> _Scene-based reasoning records_
——
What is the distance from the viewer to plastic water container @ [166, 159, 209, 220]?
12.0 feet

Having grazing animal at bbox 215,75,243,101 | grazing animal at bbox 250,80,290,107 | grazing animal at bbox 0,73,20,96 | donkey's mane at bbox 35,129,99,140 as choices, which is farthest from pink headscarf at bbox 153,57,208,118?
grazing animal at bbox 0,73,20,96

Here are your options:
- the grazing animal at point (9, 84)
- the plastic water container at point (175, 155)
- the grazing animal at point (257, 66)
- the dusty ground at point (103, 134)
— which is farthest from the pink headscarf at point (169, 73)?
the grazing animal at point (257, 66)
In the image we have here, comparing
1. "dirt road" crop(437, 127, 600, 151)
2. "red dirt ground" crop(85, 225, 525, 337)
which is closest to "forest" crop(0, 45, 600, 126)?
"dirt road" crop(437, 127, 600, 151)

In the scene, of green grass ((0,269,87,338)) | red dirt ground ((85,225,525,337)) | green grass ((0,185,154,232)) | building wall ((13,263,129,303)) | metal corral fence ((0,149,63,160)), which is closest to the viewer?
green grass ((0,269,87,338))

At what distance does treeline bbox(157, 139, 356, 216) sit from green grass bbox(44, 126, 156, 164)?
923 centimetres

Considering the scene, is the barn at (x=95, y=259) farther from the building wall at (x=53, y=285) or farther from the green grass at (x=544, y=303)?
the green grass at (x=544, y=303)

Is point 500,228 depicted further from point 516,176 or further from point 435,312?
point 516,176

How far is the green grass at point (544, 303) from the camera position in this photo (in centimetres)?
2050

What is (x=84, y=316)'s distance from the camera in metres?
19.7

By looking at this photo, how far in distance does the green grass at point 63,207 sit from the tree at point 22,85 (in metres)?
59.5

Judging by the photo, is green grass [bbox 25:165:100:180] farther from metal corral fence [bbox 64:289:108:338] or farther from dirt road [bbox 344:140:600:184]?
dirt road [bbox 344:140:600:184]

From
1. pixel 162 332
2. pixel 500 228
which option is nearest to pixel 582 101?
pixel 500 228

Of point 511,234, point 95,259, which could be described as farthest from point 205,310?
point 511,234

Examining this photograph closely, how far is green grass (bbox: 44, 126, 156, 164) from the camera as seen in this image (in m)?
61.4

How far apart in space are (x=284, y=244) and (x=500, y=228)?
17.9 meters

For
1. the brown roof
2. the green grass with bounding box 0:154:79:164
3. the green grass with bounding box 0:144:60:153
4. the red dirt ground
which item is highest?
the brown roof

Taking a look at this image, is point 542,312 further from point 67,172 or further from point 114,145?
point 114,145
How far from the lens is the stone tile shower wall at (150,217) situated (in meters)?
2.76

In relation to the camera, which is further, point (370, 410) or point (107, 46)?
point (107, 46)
——
> _EXERCISE DIRECTIONS_
Can you rewrite the records from the start through the line containing "923 centimetres", inclusive, replacing "pink headscarf" with "pink headwrap" and leaving everything else unchanged?

> _WRITTEN RESPONSE_
What is the distance from the viewer to plastic water container @ [166, 159, 209, 220]?
12.0 feet

Having grazing animal at bbox 215,75,243,101 | grazing animal at bbox 250,80,290,107 | grazing animal at bbox 0,73,20,96 | donkey's mane at bbox 35,129,99,140 as choices, which is farthest from pink headwrap at bbox 153,57,208,118?
grazing animal at bbox 0,73,20,96

Here are your options:
- the grazing animal at point (9, 84)
- the plastic water container at point (175, 155)
- the grazing animal at point (257, 66)
- the dusty ground at point (103, 134)
— which is farthest from the pink headwrap at point (169, 73)?
the grazing animal at point (257, 66)
In the image we have here, comparing
1. "dirt road" crop(437, 127, 600, 151)
2. "red dirt ground" crop(85, 225, 525, 337)
which is closest to "forest" crop(0, 45, 600, 126)?
"dirt road" crop(437, 127, 600, 151)

In the scene, of green grass ((0,269,87,338)) | red dirt ground ((85,225,525,337)) | green grass ((0,185,154,232)) | building wall ((13,263,129,303)) | metal corral fence ((0,149,63,160)), which is closest to the viewer?
green grass ((0,269,87,338))

At what distance does treeline bbox(157, 139, 356, 216) sit from green grass bbox(44, 126, 156, 164)?
923 centimetres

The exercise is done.